Jesstin’s thigh had bled through his trousers from the force of his scabbard slamming him with his stride. He’d forgotten to secure his belt properly, an embarrassing oversight, but something nudged him to keep moving and worry about his wounds later.
The lonesome path curved, offering more of the same. A bridge ahead offered a way across a narrow spot in the river, and beyond that, the muted glow of lanterns. At last, he’d found something. But before he could start the final push, a different light pulled his gaze to the forest. He couldn’t see the source from the road. There was no way he was going in there at night, except that was exactly what his feet did, compelled by an instinct outside of himself.

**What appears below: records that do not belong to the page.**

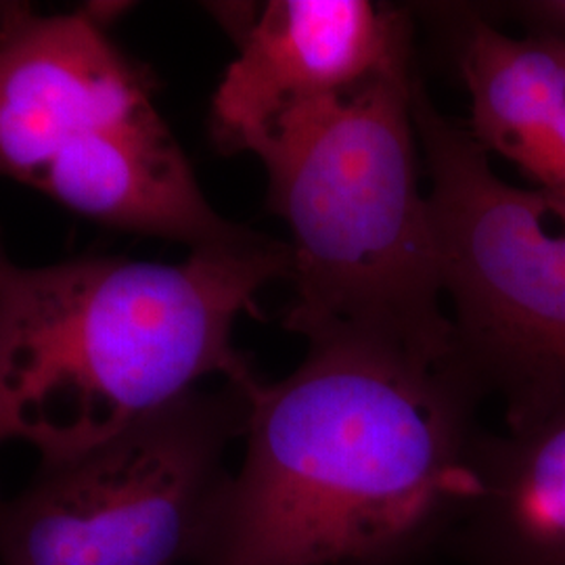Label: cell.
Returning a JSON list of instances; mask_svg holds the SVG:
<instances>
[{
	"label": "cell",
	"instance_id": "cell-3",
	"mask_svg": "<svg viewBox=\"0 0 565 565\" xmlns=\"http://www.w3.org/2000/svg\"><path fill=\"white\" fill-rule=\"evenodd\" d=\"M411 60L342 95L294 107L245 151L291 233L285 329L457 354L429 200L417 181Z\"/></svg>",
	"mask_w": 565,
	"mask_h": 565
},
{
	"label": "cell",
	"instance_id": "cell-6",
	"mask_svg": "<svg viewBox=\"0 0 565 565\" xmlns=\"http://www.w3.org/2000/svg\"><path fill=\"white\" fill-rule=\"evenodd\" d=\"M111 13L0 2V177L32 186L51 163L158 116L149 72L107 34Z\"/></svg>",
	"mask_w": 565,
	"mask_h": 565
},
{
	"label": "cell",
	"instance_id": "cell-7",
	"mask_svg": "<svg viewBox=\"0 0 565 565\" xmlns=\"http://www.w3.org/2000/svg\"><path fill=\"white\" fill-rule=\"evenodd\" d=\"M239 53L218 84L210 128L224 153L303 103L342 95L411 60V23L369 0H273L239 28Z\"/></svg>",
	"mask_w": 565,
	"mask_h": 565
},
{
	"label": "cell",
	"instance_id": "cell-8",
	"mask_svg": "<svg viewBox=\"0 0 565 565\" xmlns=\"http://www.w3.org/2000/svg\"><path fill=\"white\" fill-rule=\"evenodd\" d=\"M459 546L473 565H565V394L482 436Z\"/></svg>",
	"mask_w": 565,
	"mask_h": 565
},
{
	"label": "cell",
	"instance_id": "cell-2",
	"mask_svg": "<svg viewBox=\"0 0 565 565\" xmlns=\"http://www.w3.org/2000/svg\"><path fill=\"white\" fill-rule=\"evenodd\" d=\"M291 277L289 243L252 233L182 263H13L0 242V445L42 461L102 445L207 377L263 384L233 343L258 294Z\"/></svg>",
	"mask_w": 565,
	"mask_h": 565
},
{
	"label": "cell",
	"instance_id": "cell-10",
	"mask_svg": "<svg viewBox=\"0 0 565 565\" xmlns=\"http://www.w3.org/2000/svg\"><path fill=\"white\" fill-rule=\"evenodd\" d=\"M505 11L524 25L527 34L565 41V0L509 2Z\"/></svg>",
	"mask_w": 565,
	"mask_h": 565
},
{
	"label": "cell",
	"instance_id": "cell-4",
	"mask_svg": "<svg viewBox=\"0 0 565 565\" xmlns=\"http://www.w3.org/2000/svg\"><path fill=\"white\" fill-rule=\"evenodd\" d=\"M431 177L427 195L455 345L505 419L565 394V212L539 189L503 181L467 126L413 88Z\"/></svg>",
	"mask_w": 565,
	"mask_h": 565
},
{
	"label": "cell",
	"instance_id": "cell-11",
	"mask_svg": "<svg viewBox=\"0 0 565 565\" xmlns=\"http://www.w3.org/2000/svg\"><path fill=\"white\" fill-rule=\"evenodd\" d=\"M551 200L559 203L565 212V116L559 130H557V170H555V181L551 191L546 193Z\"/></svg>",
	"mask_w": 565,
	"mask_h": 565
},
{
	"label": "cell",
	"instance_id": "cell-5",
	"mask_svg": "<svg viewBox=\"0 0 565 565\" xmlns=\"http://www.w3.org/2000/svg\"><path fill=\"white\" fill-rule=\"evenodd\" d=\"M256 387L195 390L0 499L2 565L195 562Z\"/></svg>",
	"mask_w": 565,
	"mask_h": 565
},
{
	"label": "cell",
	"instance_id": "cell-1",
	"mask_svg": "<svg viewBox=\"0 0 565 565\" xmlns=\"http://www.w3.org/2000/svg\"><path fill=\"white\" fill-rule=\"evenodd\" d=\"M484 387L459 354L366 338L308 342L252 394L245 457L200 565H385L452 532L478 494Z\"/></svg>",
	"mask_w": 565,
	"mask_h": 565
},
{
	"label": "cell",
	"instance_id": "cell-9",
	"mask_svg": "<svg viewBox=\"0 0 565 565\" xmlns=\"http://www.w3.org/2000/svg\"><path fill=\"white\" fill-rule=\"evenodd\" d=\"M459 67L471 102V137L548 193L565 116V41L536 34L515 39L473 18Z\"/></svg>",
	"mask_w": 565,
	"mask_h": 565
}]
</instances>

The flashing drew him deeper into the woods. The way split between rows of shadowy, towering pines, bowing to a wind sharper than it sounded.
When he could no longer see the road behind him, his tension curiously just... melted away, almost as if it had never been there at all. There was nothing to be afraid of. The trees were just trees, the brush just brush. And the light ahead, well, it was no more than a pond, moonlight reflecting across its serene surface. Beautiful, really. It was a place one might stop for a generous sip of water, maybe even a gentle rest, and he decided that sounded like a lovely idea.
He arrived at the pond, drawn by the magnetism of the gleaming water, a promise unspoken but so powerful, words would befoul it. His breath jolted inward with such unfulfilled expectation, he realized he had been meant to go there all along, and he knew in his bones that if he didn’t gaze into this exquisite pool of divine water, he would die for certain, then and there.
Something barreled into his left side, sending him flying into a thatch of thorny bushes. He was so disoriented he forgot where he was, but it returned like a board to the head. He thrashed around and fumbled for his sword, but it was snagged in a tangle of vines.
The vines were... wrapping around his scabbard and his ankles like fingers without end, like the ones from the labyrinth. Life pulsated through their fibrous limbs, sentient and consuming.
The pond’s glint called to him, but a harsh command broke the spell.